Enacts the family court adjusted service time (FAST) act
NJ increases annual Neighborhood Revitalization Tax Credit cap from $15M to $65M, with carryforward, boosting funding for nonprofit projects and neighborhood revitalization.
NJ increases annual Neighborhood Revitalization Tax Credit cap from $15M to $65M, with carryforward, boosting funding for nonprofit projects and neighborhood revitalization.
Note on documents: The materials provided for "S 3170" contain several distinct and partly conflicting texts under the same bill number: (A) a New Jersey Senate Committee Substitute that amends the State Neighborhood Revitalization Tax Credit program; (B) a federal Senate bill titled the "Stuck On Hold Act" requiring callback/automated wait-time features for Department of Veterans Affairs (VA) customer lines; and (C) an appropriation supplement allocating $30 million to New Jersey’s Neighborhood Revitalization program. The title you gave ("family court adjusted service time (FAST) act") does not appear in the supplied texts.

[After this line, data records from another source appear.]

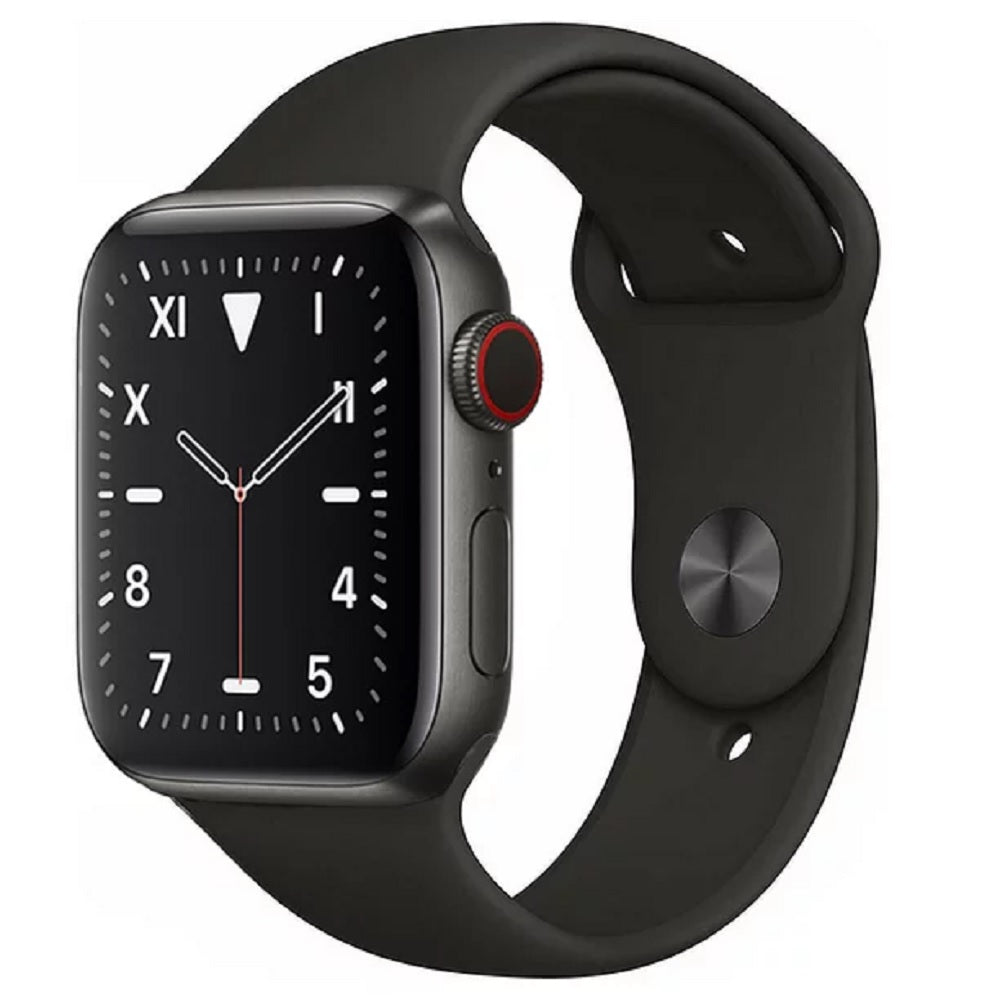 Apple Watch Series 5 GPS+LTE 44MM Titanium Space Gray Case & Black Sport Band (Certified Refurbished)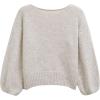 imageCHICWISH Women Plaid Bow Embellished Knit Sweater Crewneck Puff Sleeve Casual Fuzzy Holiday Party Knit Pullover TopsOatmeal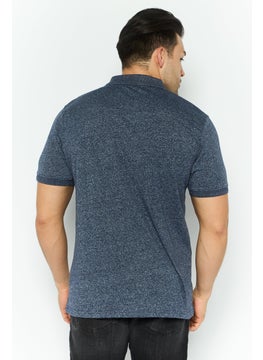 Threadbare Men Regular Fit Short Sleeve Heather Polo Shirt, Navy  - Image 4
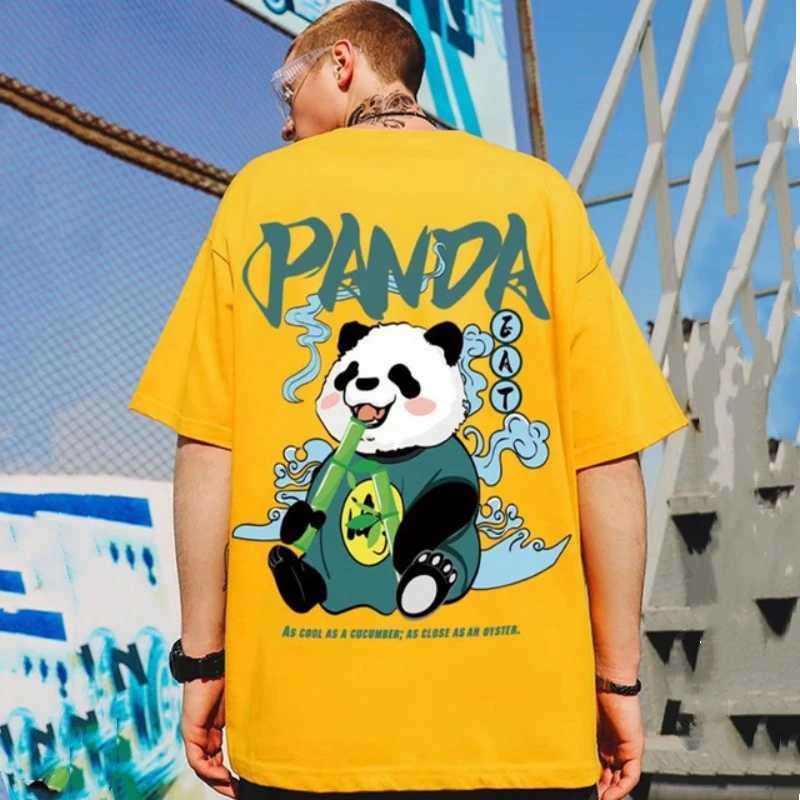 T-shirts masculins kawaii vintage anime panda imprimement t-shirt drôle hommes d'été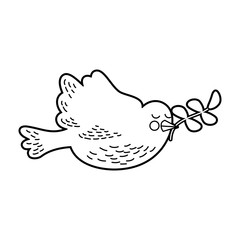 cute dove with olive branch vector illustration design
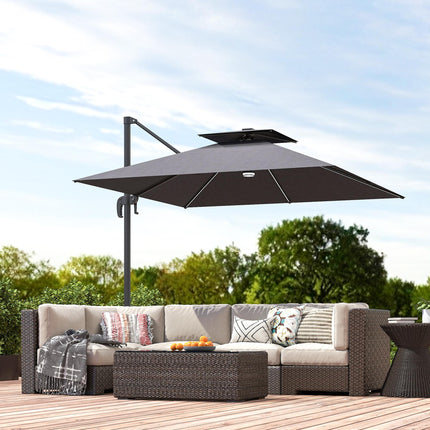 2.5m Cantilever Parasol with Solar LED Lights and 360° Rotation - Dark Grey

Below are clear, separate summaries of the two substantive measures found in the packet and a short note on procedural posture.
Purpose
- Increase the annual cap on State tax credits available under the Neighborhood Revitalization Tax Credit Program (P.L.2001, c.415) to expand funding capacity for approved neighborhood preservation and revitalization projects.
Key provisions
- Raises the total annual limit of tax credits that may be certified for qualified projects from $15,000,000 to $65,000,000.
- Establishes a carryforward/rollover mechanism: if certified credits in a fiscal year are less than the cumulative permitted total, the Commissioner of Community Affairs (DCA) will certify the unused balance and the next fiscal year’s permitted cumulative total will equal $65,000,000 plus that certified remaining amount.
- Retains existing program details: credits may be equal up to 100% of approved assistance provided to nonprofits, may be applied against various State business-related taxes (corporation business tax, gross income tax to the extent attributable to the business entity, insurance taxes, etc.), and individual business-year credit limits (e.g., cannot exceed $1,000,000 for any taxable year or the total tax otherwise payable).
- Effective date: immediately upon enactment.
Related appropriation (introduced language)
- A separate introduced provision would appropriate $30,000,000 from the State General Fund to the Department of Community Affairs (DCA) for the Neighborhood Revitalization Tax Credit program (Grants-in-Aid line), to support projects in low- and moderate-income neighborhoods.
Who is affected
- Nonprofit organizations that undertake approved neighborhood revitalization projects.
- Business entities that fund projects in exchange for State tax credits.
- The Department of Community Affairs (administration and certification).
- Municipalities and residents in participating low- and moderate-income neighborhoods (indirect beneficiaries).
Potential impact
- Substantially increases the State’s capacity to certify tax-credit-backed private funding for neighborhood revitalization projects.
- May accelerate project funding and deployment; immediate $30M appropriation (if enacted) would provide direct program funds.
- Fiscal implications: larger credit caps could increase the amount of tax credits claimed by businesses, affecting State tax receipts; the carryforward mechanism allows unused capacity to be added to future years.
Purpose
- Improve telephone customer service for veterans by requiring the Department of Veterans Affairs (VA) to implement automated systems that inform callers of wait times and offer callbacks.
Key provisions
- Implementation timeline: VA Secretary must implement an automated system for each covered customer-service telephone line within one year of enactment.
- Required features:
- Inform callers of anticipated wait time, if any.
- Automatically offer a callback to callers whose anticipated wait time exceeds 10 minutes.
- Goal-setting: Secretary must issue guidance as needed to reduce average wait time for callers to not more than 10 minutes.
- Definition/exclusions for “covered line”:
- Includes customer service telephone lines of the VA.
- Excludes the toll-free veterans hotline provided under 38 U.S.C. §1720F(h) and emergency department phone lines of VA health care facilities.
- Sponsors/Referrals: Introduced by Senator John Kennedy (with Senator Mark Kelly cosponsoring); read and referred to the Senate Committee on Veterans’ Affairs on Nov 10, 2025.
Who is affected
- VA call centers and administration (implementation and operating costs).
- Veterans and their families who use VA customer service phone lines (improved service experience, fewer on-hold times).
- VA IT and vendor contractors for telephony/callback systems.
Potential impact
- Expected to reduce hold times and prevent callers from abandoning calls; may require procurement of new systems or upgrades and operations adjustments.
- VA must monitor and report internally to meet the 10-minute average wait target (guidance required).
If you want, I can:
- Produce a standalone fact sheet focused only on the New Jersey amendment and its fiscal effects; or
- Produce a focused brief on the federal VA callback bill (implementation considerations and likely costs).
Compiled from official sources — confirm details with the bill’s official record.